(EXTRACT TO READ):
++++++++++

Our legal team is concerned about sending prompt data through a third-party proxy. Does Helicone offer any PII masking features or a self-hosted option? We need to ensure that patient names in our healthcare app never get stored in any external observability logs.
3 answers
Security is a major focus for this platform. If you use the cloud version, you can enable PII masking which uses automated models to redact sensitive information before it hits the logs. However, for a healthcare app, the best route is their self-hosted Docker version. By running the proxy and the database within your own VPC (like on AWS ECS), the data never leaves your infrastructure except for the final trip to the LLM provider. This satisfies most HIPAA and GDPR requirements because you retain full control over the storage and encryption of the logs. They also support vault integrations for managing your API keys securely so they aren't hardcoded in your environment.
Is the self-hosted version's dashboard as feature-rich as the cloud version? I've noticed some open-source tools gate the best UI features behind their SaaS.
You can also selectively disable logging for specific highly sensitive end-points while still keeping the proxy active for cost tracking.
That "log-suppression" feature is exactly what we used for our login-related prompts. It gives us the cost data without the risk of logging passwords.
It’s actually quite comparable. Most of the core observability features, like the trace view and basic analytics, are identical. The main thing you'll be managing yourself is the ClickHouse database which stores the traces. If you have a high volume of requests, you’ll need a decent-sized instance to keep the dashboard snappy, but from a feature perspective, you aren't losing much by keeping your data on-prem.

++++++++++

(EXERCISES TO COMPLETE):
1) Translate this sentence from the Helicone thread into Spanish: "You can also selectively disable logging for specific highly sensitive end-points while still keeping the proxy active for cost tracking."
2) Set down the stretch of the Helicone thread from "It’s actually quite" through "your data on-prem.", word for word.

(Stored records)

++++++++++

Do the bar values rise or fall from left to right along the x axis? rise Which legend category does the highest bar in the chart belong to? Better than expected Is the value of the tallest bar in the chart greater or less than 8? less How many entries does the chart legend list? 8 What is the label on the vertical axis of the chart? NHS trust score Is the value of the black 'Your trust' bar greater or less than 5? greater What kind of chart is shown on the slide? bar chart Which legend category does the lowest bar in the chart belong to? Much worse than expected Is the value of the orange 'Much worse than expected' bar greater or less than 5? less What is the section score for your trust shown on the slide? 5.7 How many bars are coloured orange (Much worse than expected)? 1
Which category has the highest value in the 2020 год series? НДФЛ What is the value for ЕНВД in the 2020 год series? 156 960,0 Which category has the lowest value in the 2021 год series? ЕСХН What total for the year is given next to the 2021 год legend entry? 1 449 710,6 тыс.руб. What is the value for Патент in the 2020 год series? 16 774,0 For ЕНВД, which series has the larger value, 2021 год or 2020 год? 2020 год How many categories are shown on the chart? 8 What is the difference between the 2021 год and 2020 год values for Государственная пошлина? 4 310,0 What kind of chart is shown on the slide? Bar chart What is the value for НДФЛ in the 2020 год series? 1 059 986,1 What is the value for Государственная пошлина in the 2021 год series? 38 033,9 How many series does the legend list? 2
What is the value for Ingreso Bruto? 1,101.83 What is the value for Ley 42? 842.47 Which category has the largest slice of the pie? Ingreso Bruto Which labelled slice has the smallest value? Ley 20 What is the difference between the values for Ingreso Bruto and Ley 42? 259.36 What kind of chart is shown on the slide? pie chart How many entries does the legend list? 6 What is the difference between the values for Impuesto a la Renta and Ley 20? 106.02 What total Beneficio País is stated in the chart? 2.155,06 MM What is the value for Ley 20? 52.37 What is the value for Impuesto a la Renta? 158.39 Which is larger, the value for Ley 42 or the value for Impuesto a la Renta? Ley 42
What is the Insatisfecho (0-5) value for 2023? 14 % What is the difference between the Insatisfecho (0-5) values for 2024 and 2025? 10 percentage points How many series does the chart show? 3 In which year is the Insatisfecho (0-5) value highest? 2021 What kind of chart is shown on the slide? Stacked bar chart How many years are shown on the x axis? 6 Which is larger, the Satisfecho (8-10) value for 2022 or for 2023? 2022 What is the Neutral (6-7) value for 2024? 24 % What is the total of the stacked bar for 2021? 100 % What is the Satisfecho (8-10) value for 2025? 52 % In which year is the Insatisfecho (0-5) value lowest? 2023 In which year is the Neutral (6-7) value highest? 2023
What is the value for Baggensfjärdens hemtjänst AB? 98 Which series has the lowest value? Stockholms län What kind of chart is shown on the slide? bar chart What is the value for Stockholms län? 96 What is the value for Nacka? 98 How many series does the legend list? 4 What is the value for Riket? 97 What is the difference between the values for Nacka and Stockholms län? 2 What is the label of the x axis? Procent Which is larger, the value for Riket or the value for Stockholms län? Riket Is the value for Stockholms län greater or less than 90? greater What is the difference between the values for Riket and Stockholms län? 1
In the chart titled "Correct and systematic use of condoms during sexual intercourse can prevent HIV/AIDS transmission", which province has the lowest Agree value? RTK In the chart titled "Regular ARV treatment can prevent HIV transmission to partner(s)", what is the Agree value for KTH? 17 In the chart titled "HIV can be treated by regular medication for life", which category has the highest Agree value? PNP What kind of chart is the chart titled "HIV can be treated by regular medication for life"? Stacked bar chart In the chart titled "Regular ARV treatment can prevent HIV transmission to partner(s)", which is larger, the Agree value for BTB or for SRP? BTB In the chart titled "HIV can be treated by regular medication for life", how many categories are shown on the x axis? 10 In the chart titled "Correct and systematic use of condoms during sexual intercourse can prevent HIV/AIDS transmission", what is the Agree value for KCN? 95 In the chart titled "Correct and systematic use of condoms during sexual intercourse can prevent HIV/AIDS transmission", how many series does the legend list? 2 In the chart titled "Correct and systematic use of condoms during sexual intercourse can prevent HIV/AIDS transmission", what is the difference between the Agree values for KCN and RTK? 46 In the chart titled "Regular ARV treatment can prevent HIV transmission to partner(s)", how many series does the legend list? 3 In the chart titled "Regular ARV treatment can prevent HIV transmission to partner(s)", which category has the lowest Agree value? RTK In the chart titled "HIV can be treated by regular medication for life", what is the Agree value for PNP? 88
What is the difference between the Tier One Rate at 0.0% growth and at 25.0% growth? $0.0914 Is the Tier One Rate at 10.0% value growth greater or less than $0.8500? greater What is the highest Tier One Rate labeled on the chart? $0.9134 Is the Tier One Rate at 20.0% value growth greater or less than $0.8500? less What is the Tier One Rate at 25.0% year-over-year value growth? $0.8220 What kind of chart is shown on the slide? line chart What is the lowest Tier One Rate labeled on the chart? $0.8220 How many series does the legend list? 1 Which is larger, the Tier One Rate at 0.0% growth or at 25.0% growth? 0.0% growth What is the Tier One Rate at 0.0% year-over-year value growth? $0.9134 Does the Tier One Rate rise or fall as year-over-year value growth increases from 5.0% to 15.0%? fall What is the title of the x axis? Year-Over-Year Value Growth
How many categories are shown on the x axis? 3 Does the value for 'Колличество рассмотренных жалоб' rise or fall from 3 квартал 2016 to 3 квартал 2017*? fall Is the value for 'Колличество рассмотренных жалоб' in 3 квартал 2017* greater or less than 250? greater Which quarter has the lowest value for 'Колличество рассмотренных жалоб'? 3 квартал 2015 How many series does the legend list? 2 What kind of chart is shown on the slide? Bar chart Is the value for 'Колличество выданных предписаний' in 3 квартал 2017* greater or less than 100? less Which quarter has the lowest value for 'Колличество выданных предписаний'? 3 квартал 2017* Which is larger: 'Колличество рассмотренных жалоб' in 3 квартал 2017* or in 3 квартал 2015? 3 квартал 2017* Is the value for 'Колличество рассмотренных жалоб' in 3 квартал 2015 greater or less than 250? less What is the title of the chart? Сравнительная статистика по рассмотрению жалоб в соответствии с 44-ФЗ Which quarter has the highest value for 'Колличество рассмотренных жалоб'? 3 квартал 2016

++++++++++

(SET OF ANSWERS):
1) También puedes desactivar selectivamente el registro para endpoints específicos altamente sensibles y, al mismo tiempo, mantener el proxy activo para el seguimiento de costos.

2)
It’s actually quite comparable. Most of the core observability features, like the trace view and basic analytics, are identical. The main thing you'll be managing yourself is the ClickHouse database which stores the traces. If you have a high volume of requests, you’ll need a decent-sized instance to keep the dashboard snappy, but from a feature perspective, you aren't losing much by keeping your data on-prem.